You could call the majority’s view “Free to Be… You and Me.” Justice Ruth Bader Ginsburg, who joined Justice Anthony Kennedy’s majority opinion, frequently cites the 1972 Marlo Thomas album and book, which later became a TV special.
“No one should be held back, boy or girl – because of gender, artificial gender barriers. That everyone should be – in the words of a wonderful song that Ms. magazine popularized, everyone should be free to be you and me,” Ginsburg explained in a msnbc interview this February. Although Marlo Thomas and Friends didn’t quite get there, the “Free to Be” view includes gays and lesbians having the freedom to marry and to have that marriage equally recognized by the state.
You could call the dissenters’ view the “gender-differentiated” one, which is how Justice Anthony Kennedy charitably referred to it in the majority opinion. You could also call it patriarchy.
RELATED: This was a great week for progressives
In the 1970s, Ginsburg made her name in a series of cases challenging how the law stereotyped men and women. (Many of the plaintiffs she brought to the Supreme Court were widowers, like Jim Obergefell, the named plaintiff in the same sex marriage case, or like the widowed Edie Windsor whose case brought down the Defense of Marriage Act in 2013.) The upshot of Ginsburg’s sex discrimination cases was the government generally can’t put men and women into separate boxes, even when the justification is that the sexes have complementary and different roles. Or, as Kennedy writes in today’s opinion, “These classifications denied the equal dignity of men and women.”
Kennedy adds that history is no excuse for denying equality. Society can become more enlightened, an argument Ginsburg made before the court to justify throwing out gendered classifications, and the law needs to catch up to that.
“The Court has recognized that new insights and societal understandings can reveal unjustified inequality within our most fundamental institutions that once passed unnoticed and unchallenged,” Kennedy writes. One of those institutions, as Ginsburg pointed out at oral argument in the Obergefell case, is marriage. Separate is not equal.
Same-sex marriage opponents, limited in how much they could argue that men and women are fundamentally different and one can only be married to another, were left with the claim gay people had to be shut out of marriage because marriage is about having babies. Kennedy and the four liberal justices soundly rejected that argument.
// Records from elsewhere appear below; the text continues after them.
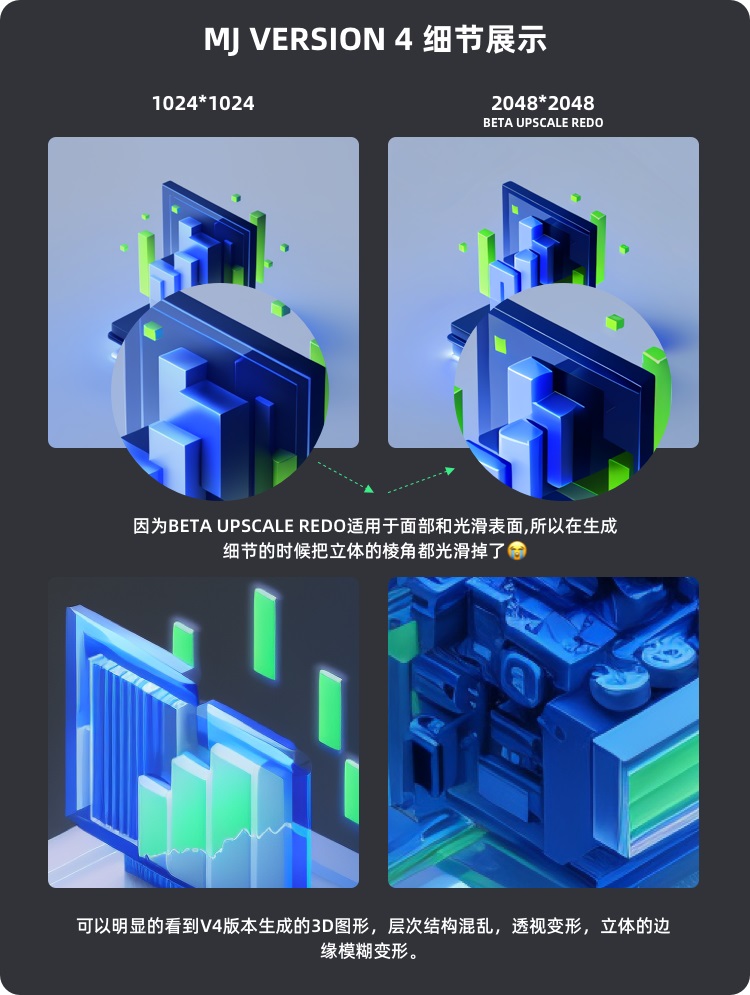 MJ VERSION 4 细节展示

1024*1024

2048*2048
BETA UPSCALE REDO

因为BETA UPSCALE REDO适用于面部和光滑表面,所以在生成细节的时候把立体的棱角都光滑掉了😭

可以明显的看到V4版本生成的3D图形，层次结构混乱，透视变形，立体的边缘模糊变形。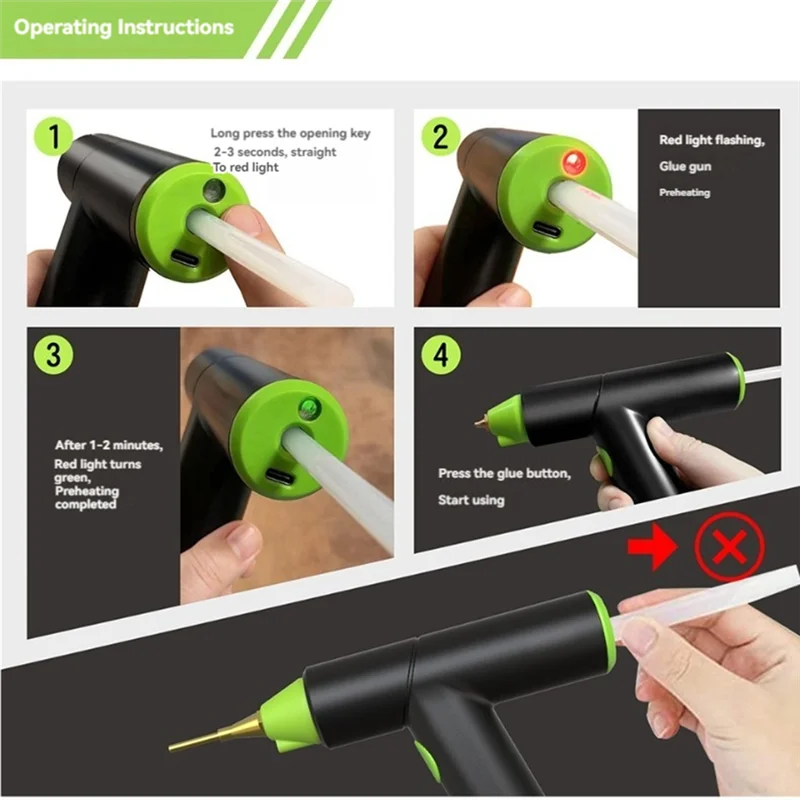 Operating Instructions

1

Long press the opening key 2-3 seconds, straight To red light

2

Red light flashing,

Glue gun

Preheating

3

After 1-2 minutes,

Red light turns green, Preheating completed

4

Press the glue button,

Start using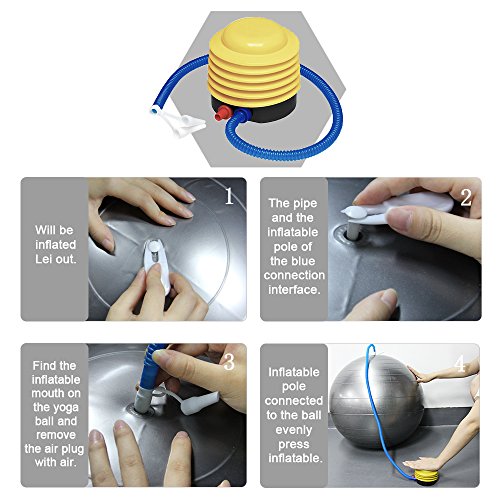 Will be inflated Lei out.

1

The pipe and the inflatable pole of the blue connection interface.

2

Find the inflatable mouth on the yoga ball and remove the air plug with air.

3

Inflatable pole connected to the ball evenly press inflatable.

4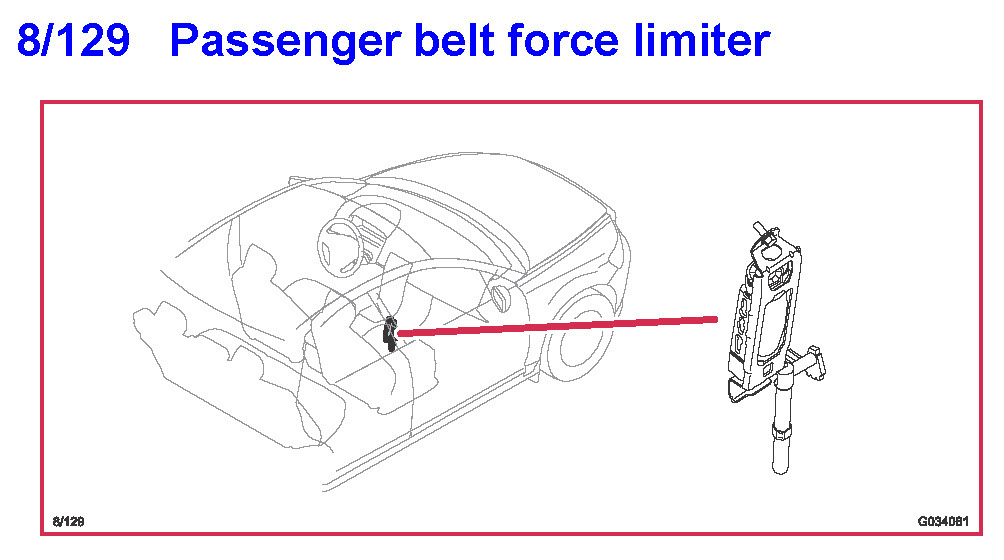 8/129 Passenger belt force limiter

8/129

G034081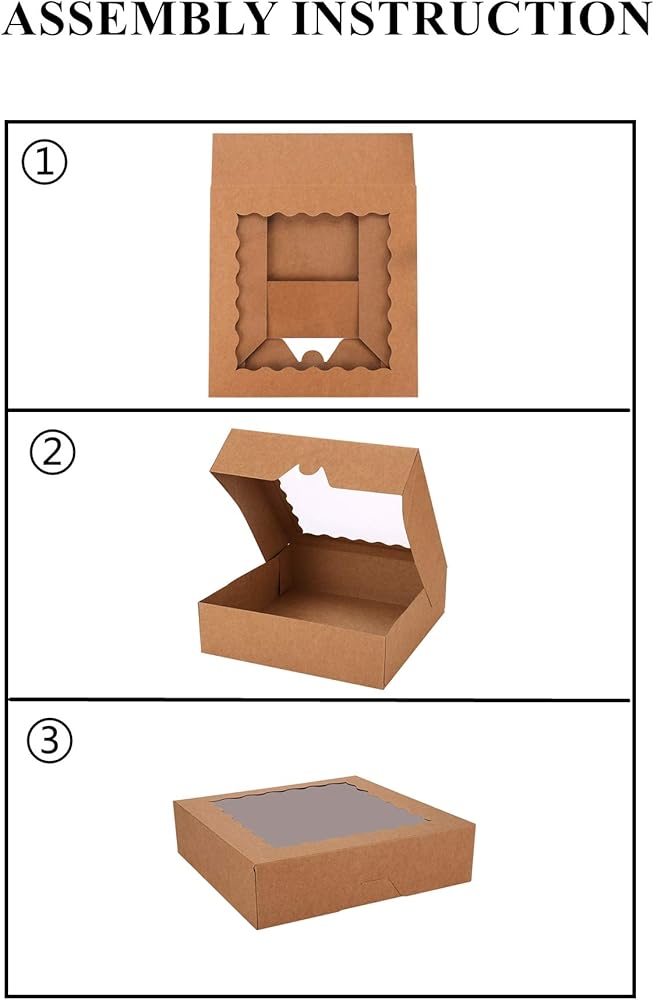 ASSEMBLY INSTRUCTION

①

②

③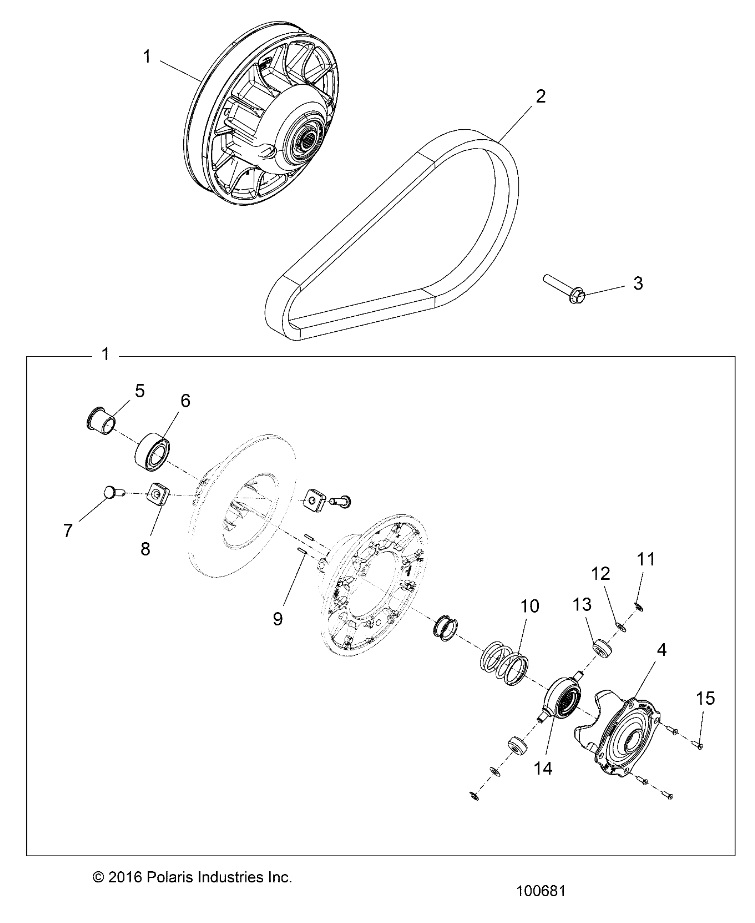 1
2
3
1
5
6
7
8
9
10
11
12
13
4
15
14
© 2016 Polaris Industries Inc.
100681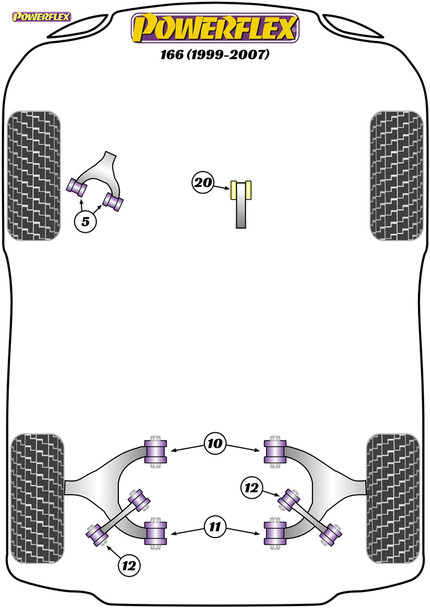 POWERFLEX

POWERFLEX

166 (1999-2007)

5

20

10

12

11

12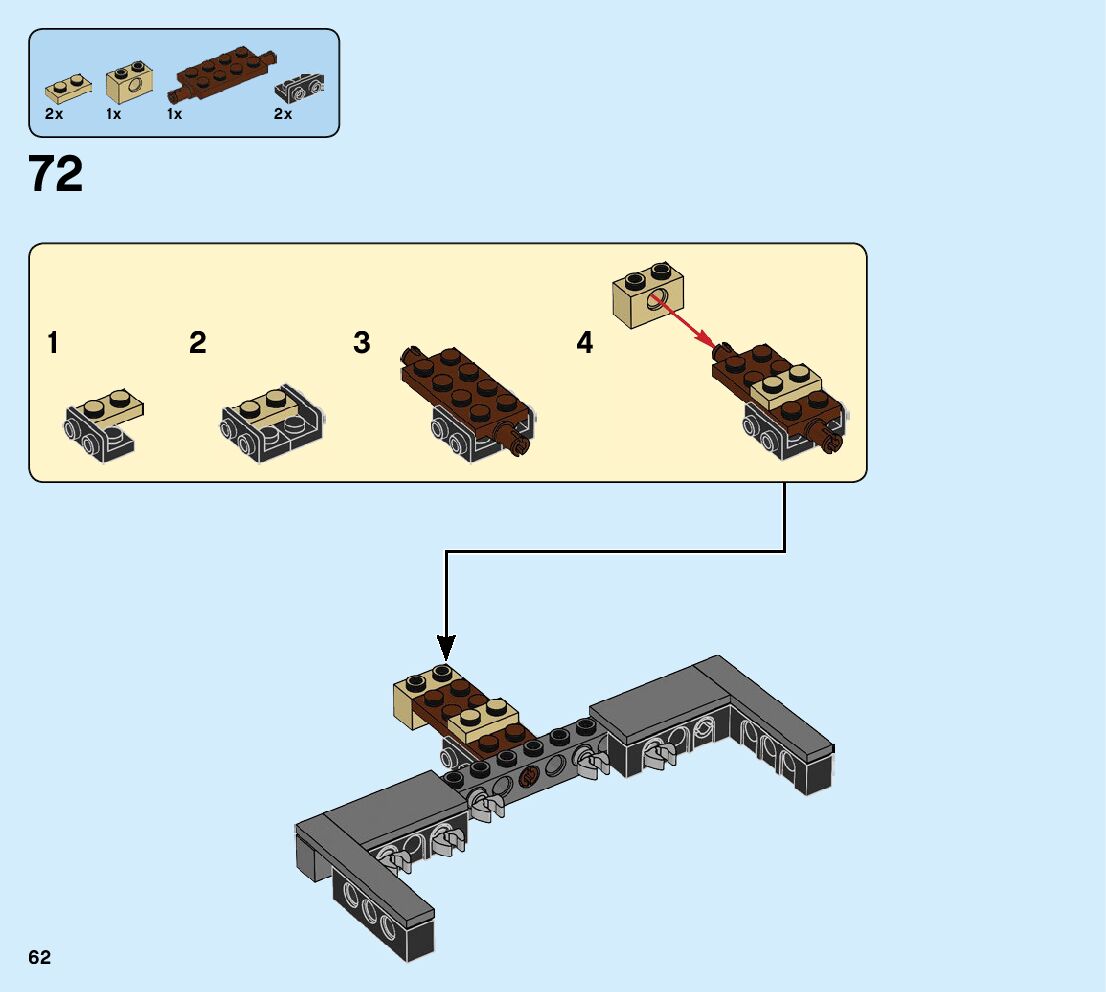 2x 1x 1x 2x

72

1

2

3

4

62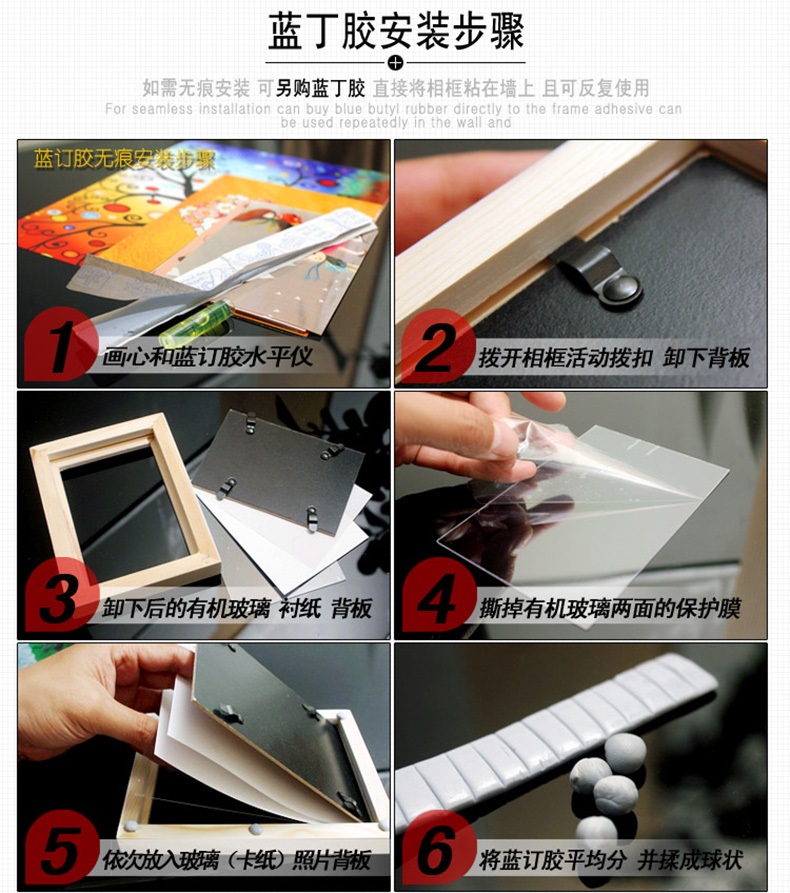 蓝丁胶安装步骤

如需无痕安装 可另购蓝丁胶 直接将相框粘在墙上 且可反复使用
For seamless installation can buy blue butyl rubber directly to the frame adhesive can be used repeatedly in the wall and

蓝订胶无痕安装步骤

1 画心和蓝订胶水平仪

2 拨开相框活动拨扣 卸下背板

3 卸下后的有机玻璃 衬纸 背板

4 撕掉有机玻璃两面的保护膜

5 依次放入玻璃（卡纸）照片背板

6 将蓝订胶平均分 并揉成球状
“That is not to say the right to marry is less meaningful for those who do not or cannot have children,” Kennedy wrote. “An ability, desire, or promise to procreate is not and has not been a prerequisite for a valid marriage in any State.” That is consistent with the fact that infertile people are allowed to marry, but the assertion also makes a deeper point about what constitutes a family. Is it biology, or is it willful commitment? In a country where women’s reproductive functions are still treated differently under many state laws – particularly in regulations around abortion and contraception – and where many people choose to have children without marrying, Kennedy is implicitly making a crucial statement that treats men and women as autonomous individuals, not baby-making units. No wonder he kept citing the cases, including 1965’s Griswold v. Connecticut, that struck down contraception bans.